Such a correlation may sound like a frontal assault, but for the most part Amis’s approach is crabwise and subtle. Yet the how-to-do-it problem is always there. Can nuclear fiction resemble what we call a novel, since we are all by definition Einstein’s monsters? Amis’s response is to say it can’t, and to blow the gaff on realism, even on ‘reality’ as we generally understand it. The narrator is Samson (the name of the narrator in the short story ‘Bujak and the Strong Force’), but this is also a work being written by Samson, whose activities are often interwoven with those of his characters. In Money realism was flouted by the appearance of Martin Amis in the tale, and here Samson, mostly called Sam, is temporarily occupying the swish London apartment of the successful dramatist Mark Asprey, who turns out to be also Marius Appleby, the handsome writer of a slushy travel book. And ‘MA’ is noted in Nicola’s diary as the only man she has ever been stupid for, ‘the handsomest, the cruellest, the best in bed (by far)’.

The chief puppets Samson tries to manipulate into what he hopes will be ‘a really snappy little thriller’ are Nicola the murderee, petty crook and would-be champion darts-player Keith Talent who is designed to be the murderer, and rich handsome stupid honourable Guy Clinch.

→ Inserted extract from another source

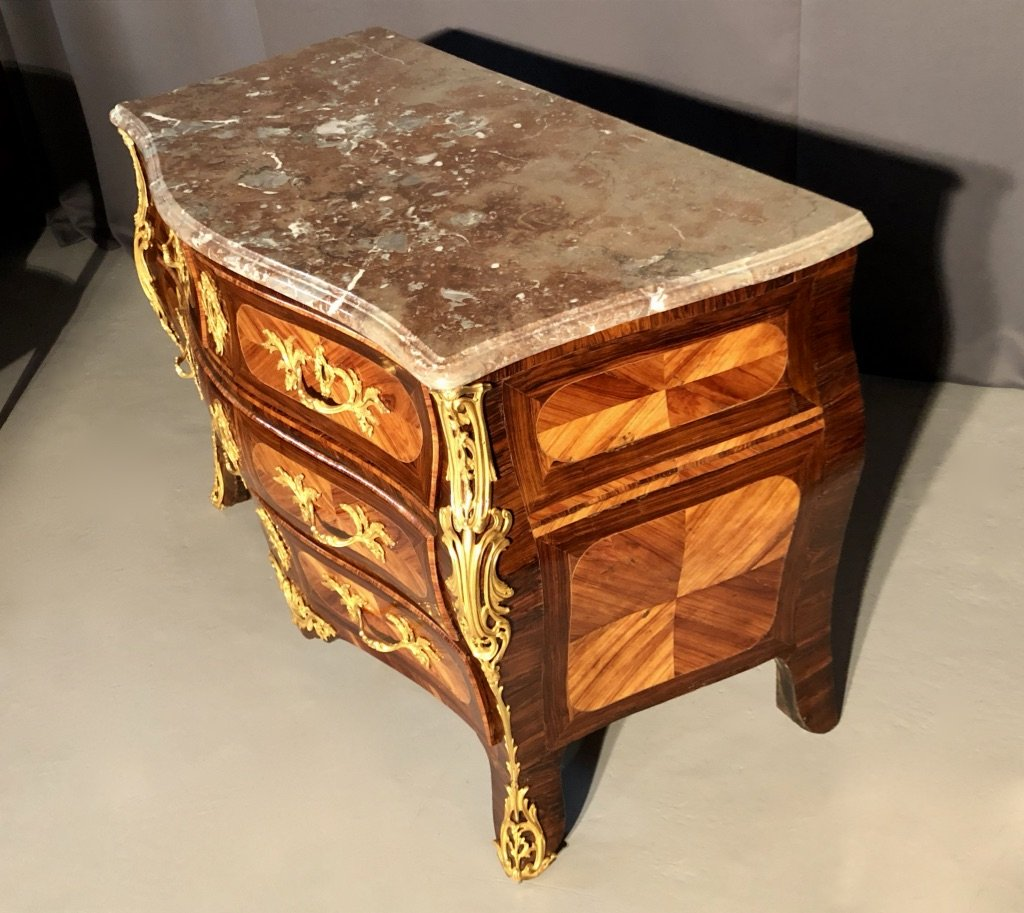 Tomb Commode In Rosewood And Rosewood, Eighteenth Time-photo-4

All are outsize figures depicted in terms of TV soaps, pornographic magazines and the coloured dummies of advertising. A slapdash imaginative genius plus an unerring ear for the tones, turns and terms of everyday English speech of all classes turns these cardboard cut-outs into archetypal creations both menacing and comic. The semi-moronic half-smart Keith Talent is the most brilliant of them, a cocksman who moves from girl to girl but remains unsatisfied, and fails as a cheat because he often gets cheated. (He buys a box of sachets of his staple near-perfume ‘Outrage’, finds they contain pure water, unloads half of them in Portobello Road but is paid in dud tenners, swops the tenners for two cases of vodka, which turns out to be not vodka but ‘Outrage’.) There are moments when Keith approaches the stature of a hardly less malevolent Quilp. Dickens’s hunchback eats eggs shell and all, drinks boiling tea without winking, and bites a fork and spoon until they bend. Keith is prepared to bash his wife and other women about, eats curries so hot that the waiter and the cooks in ‘Retreat from Kabul’ watch in awe as he downs a sauce powerful enough to make smoke pour from his mouth and ears. He flinches, however, from clubbing a woman to her knees while engaged in robbery, and leaves it to another member of the team to lay into her with a rifle butt.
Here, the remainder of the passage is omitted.